▶ Exercise text:
━━━━━━━━━━━━━━━━
29 Sep 2021 Pioneering feminist Kamla Bhasin dies at 75
Kamla Bhasin, a beloved pioneer of the women’s rights movement in South Asia who also wrote poetry, songs and books about feminism and human rights, died in Delhi on Friday, September 25, after a short bout with cancer. She was 75.
Bhasin who described herself as “a social scientist by training,” founded Sangat, a South Asian feminist network, and co-founded Jagori, which sought to bring “feminist consciousness” to rural areas in India.
She was also the South Asian co-ordinator of the One Billion Rising Campaign, “the biggest mass action to end violence against women,” which launched in 2012.
Bhasin was a keynote speaker at WACC’s landmark 1994 conference, Women Empowering Communication, held in Bangkok, which led to the Bangkok Declaration that underscored the need “to promote forms of communication that not only challenge the patriarchal nature of media but strive to decentralize and democratize them.”
According to Philip Lee, WACC General Secretary, Bhasin’s assertion at the conference that “communication alternatives need to emerge from feminist critiques of the present world order and vision for the future” remains true today.
Bhasin had underlined that “feminists are not just concerned about how women are portrayed in the media or how many women work in the media – they are concerned about what kind of lives women lead, women’s status and the kind of society that prevails.”
In India, Bhasin is known for improvising the “Azadi” [plea for freedom and dignity], “which she picked up from Pakistani feminists, as well as for her poems written for children, the most notable being, ‘Because I’m a girl, I must study,’” according to The Indian Express. “She wrote more than 30 books on women’s rights and eight children’s books, along with several songs and poems.”
Born in 1946 in Shahidanwali village, Bhasin studied at Rajasthank University and later moved to Germany to study sociology. She returned to India in 1972, and joined Seva Mandir, a grassroots NGO in Udaipur, which focuses on development projects in Rajasthan’s poorest populations. She later worked with the UN’s Food and Agriculture Organization, during which “she reached out to women across the country,” said The Indian Times.
Described by many as “a joyful activist,” Bhasin was noted for her warmth and vibrant spirit.
“I can never forget the sight of Kamla climbing the traffic police booth in the middle of the road, her full-throated slogan meri behne mange azaadi (my sisters demand freedom) reverberating in the air,” wrote Indian social entrepreneur Kalpana Viswanath, in a tribute published by The Wire. “It was a slogan Kamla had heard from feminists in Pakistan; she popularised it and made it into a feminist anthem which continues to be used in movements even today.”
“Her deep and unshakeable belief in a South Asian solidarity led to the birth of lifelong friendships and collaborations across borders including with Sri Lankan feminist activists, artists, academics, writers and students,” wrote Sangat Sri Lanka, who also noted Bhasin’s commitment to peace in South Asia and Sri Lanka. Bhasin was convenor of the Forum 1000 Peace Women, and was also part of the Women’s Initiative for Peace in South Asia, South Asians for Human Rights, among others.
ABOVE: Feminist icon, author, poet and social scientist Kamla Bhasin at the 2017 Dhaka Literary Festival.
━━━━━━━━━━━━━━━━
▶ Collected data:
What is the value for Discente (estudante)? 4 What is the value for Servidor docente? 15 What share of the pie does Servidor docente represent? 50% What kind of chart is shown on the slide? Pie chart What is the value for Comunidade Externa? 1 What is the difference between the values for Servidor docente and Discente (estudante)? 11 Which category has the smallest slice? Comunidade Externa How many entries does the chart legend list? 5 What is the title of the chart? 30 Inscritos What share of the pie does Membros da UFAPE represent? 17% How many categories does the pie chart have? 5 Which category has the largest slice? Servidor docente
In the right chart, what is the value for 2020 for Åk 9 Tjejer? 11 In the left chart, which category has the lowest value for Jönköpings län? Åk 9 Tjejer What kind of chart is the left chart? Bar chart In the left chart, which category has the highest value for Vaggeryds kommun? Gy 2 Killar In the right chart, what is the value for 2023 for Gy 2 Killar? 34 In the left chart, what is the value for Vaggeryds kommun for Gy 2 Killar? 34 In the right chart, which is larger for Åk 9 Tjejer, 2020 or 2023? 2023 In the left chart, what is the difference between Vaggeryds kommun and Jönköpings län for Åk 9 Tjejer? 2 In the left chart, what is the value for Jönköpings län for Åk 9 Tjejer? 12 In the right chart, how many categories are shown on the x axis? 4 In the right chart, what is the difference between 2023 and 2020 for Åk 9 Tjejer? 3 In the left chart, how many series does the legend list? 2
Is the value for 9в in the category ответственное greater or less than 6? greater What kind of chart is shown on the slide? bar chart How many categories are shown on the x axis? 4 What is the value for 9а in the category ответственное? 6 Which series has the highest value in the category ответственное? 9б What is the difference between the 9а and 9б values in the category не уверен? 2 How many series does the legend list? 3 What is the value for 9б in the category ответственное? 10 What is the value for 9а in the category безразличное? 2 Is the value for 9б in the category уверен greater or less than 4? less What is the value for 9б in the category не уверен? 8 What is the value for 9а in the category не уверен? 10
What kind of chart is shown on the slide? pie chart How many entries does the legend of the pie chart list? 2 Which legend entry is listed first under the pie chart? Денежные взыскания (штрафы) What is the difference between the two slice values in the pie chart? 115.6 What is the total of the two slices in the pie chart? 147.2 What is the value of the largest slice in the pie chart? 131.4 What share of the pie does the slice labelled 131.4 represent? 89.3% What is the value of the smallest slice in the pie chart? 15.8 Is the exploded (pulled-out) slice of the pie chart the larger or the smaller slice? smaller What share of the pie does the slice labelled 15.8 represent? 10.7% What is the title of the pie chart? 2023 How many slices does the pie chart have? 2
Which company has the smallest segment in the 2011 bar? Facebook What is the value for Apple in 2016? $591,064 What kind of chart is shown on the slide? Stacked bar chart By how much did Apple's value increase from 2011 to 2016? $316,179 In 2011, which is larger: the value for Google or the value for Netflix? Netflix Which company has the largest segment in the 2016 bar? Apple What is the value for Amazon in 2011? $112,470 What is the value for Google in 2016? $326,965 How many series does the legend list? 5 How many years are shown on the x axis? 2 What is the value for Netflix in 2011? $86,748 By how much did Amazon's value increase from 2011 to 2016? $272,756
━━━━━━━━━━━━━━━━
▶ Exercise instructions:
1. Summarize the Kamla Bhasin obituary in two sentences.
2. Copy word for word everything in the Kamla Bhasin obituary from "Bhasin who described" down to "areas in India.".

▶ Responses per task:
1. Kamla Bhasin, a pioneer of the women's rights movement in South Asia who wrote poetry, songs and books about feminism and human rights, died in Delhi at 75 after a short bout with cancer. She founded Sangat and co-founded Jagori, was a keynote speaker at WACC's 1994 conference in Bangkok, and was remembered as "a joyful activist" who popularized the "Azadi" slogan.

2.
Bhasin who described herself as “a social scientist by training,” founded Sangat, a South Asian feminist network, and co-founded Jagori, which sought to bring “feminist consciousness” to rural areas in India.